▶ [Task prompt] Beginning with the line where "Cells were grown" appears, retype every remaining line of the data below, both the first and last included.

▶ [Working data]
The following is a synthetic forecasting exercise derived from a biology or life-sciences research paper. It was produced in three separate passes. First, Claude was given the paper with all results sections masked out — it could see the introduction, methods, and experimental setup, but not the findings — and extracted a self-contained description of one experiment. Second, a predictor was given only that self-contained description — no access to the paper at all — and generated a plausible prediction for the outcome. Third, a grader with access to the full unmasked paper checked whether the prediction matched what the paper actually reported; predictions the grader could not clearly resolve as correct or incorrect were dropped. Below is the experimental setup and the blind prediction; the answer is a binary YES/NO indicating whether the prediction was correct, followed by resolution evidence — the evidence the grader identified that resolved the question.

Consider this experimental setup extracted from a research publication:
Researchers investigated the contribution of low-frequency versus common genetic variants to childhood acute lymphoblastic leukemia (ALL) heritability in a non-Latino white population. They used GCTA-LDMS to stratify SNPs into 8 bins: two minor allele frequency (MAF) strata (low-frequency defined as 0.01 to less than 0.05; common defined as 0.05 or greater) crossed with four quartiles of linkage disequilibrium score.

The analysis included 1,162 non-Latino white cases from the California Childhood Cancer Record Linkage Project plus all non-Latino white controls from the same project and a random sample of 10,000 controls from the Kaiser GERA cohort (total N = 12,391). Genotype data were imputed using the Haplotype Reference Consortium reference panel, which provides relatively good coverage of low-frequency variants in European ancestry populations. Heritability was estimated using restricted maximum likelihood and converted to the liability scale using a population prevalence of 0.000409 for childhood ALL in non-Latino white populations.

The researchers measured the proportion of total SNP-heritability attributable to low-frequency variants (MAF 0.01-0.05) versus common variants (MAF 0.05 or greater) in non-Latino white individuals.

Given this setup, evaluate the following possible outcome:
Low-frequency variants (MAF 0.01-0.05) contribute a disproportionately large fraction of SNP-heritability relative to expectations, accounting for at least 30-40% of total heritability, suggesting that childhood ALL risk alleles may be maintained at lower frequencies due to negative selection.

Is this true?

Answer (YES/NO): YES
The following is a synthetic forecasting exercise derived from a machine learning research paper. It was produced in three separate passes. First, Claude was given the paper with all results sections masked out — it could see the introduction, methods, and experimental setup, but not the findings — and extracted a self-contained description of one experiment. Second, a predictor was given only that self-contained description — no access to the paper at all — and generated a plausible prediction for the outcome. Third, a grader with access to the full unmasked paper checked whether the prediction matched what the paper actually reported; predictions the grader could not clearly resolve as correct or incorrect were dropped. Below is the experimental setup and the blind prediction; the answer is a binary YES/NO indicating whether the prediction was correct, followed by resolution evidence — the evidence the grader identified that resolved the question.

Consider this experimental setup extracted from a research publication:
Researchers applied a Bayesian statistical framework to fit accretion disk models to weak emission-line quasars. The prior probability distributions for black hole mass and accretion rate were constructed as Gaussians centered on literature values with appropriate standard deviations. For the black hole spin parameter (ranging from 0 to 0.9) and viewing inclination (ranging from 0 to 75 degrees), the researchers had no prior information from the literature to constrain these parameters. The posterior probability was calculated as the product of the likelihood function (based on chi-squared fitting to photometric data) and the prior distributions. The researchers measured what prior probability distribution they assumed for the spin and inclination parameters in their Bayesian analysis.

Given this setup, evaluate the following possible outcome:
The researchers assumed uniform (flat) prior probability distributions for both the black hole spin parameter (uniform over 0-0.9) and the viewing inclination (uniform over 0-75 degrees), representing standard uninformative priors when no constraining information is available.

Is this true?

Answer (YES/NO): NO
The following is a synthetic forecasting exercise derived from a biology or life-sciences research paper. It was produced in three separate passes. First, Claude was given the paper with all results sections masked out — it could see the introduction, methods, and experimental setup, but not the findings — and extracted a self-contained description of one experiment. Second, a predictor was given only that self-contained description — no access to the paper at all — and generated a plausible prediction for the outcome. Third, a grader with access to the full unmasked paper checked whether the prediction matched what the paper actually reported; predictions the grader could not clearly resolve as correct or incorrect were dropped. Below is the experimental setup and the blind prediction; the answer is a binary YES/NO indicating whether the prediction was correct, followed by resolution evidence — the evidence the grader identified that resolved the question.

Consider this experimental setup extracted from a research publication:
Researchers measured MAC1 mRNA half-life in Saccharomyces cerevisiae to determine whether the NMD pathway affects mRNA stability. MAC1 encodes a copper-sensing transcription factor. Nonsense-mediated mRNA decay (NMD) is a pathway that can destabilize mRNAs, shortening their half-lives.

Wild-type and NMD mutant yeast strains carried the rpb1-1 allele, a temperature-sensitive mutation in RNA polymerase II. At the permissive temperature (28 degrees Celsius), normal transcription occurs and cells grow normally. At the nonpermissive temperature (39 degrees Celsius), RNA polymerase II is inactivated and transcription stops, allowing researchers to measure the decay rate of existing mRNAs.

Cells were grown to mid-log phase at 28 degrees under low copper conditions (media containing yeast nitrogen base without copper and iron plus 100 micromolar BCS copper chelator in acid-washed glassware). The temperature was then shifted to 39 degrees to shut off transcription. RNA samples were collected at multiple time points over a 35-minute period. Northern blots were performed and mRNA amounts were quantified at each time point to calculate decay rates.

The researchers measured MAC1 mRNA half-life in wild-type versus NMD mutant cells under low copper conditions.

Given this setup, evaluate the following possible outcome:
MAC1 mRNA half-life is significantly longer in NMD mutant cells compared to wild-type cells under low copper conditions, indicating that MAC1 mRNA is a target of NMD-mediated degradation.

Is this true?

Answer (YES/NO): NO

▶ [Answer to this exercise]
Cells were grown to mid-log phase at 28 degrees under low copper conditions (media containing yeast nitrogen base without copper and iron plus 100 micromolar BCS copper chelator in acid-washed glassware). The temperature was then shifted to 39 degrees to shut off transcription. RNA samples were collected at multiple time points over a 35-minute period. Northern blots were performed and mRNA amounts were quantified at each time point to calculate decay rates.

The researchers measured MAC1 mRNA half-life in wild-type versus NMD mutant cells under low copper conditions.

Given this setup, evaluate the following possible outcome:
MAC1 mRNA half-life is significantly longer in NMD mutant cells compared to wild-type cells under low copper conditions, indicating that MAC1 mRNA is a target of NMD-mediated degradation.

Is this true?

Answer (YES/NO): NO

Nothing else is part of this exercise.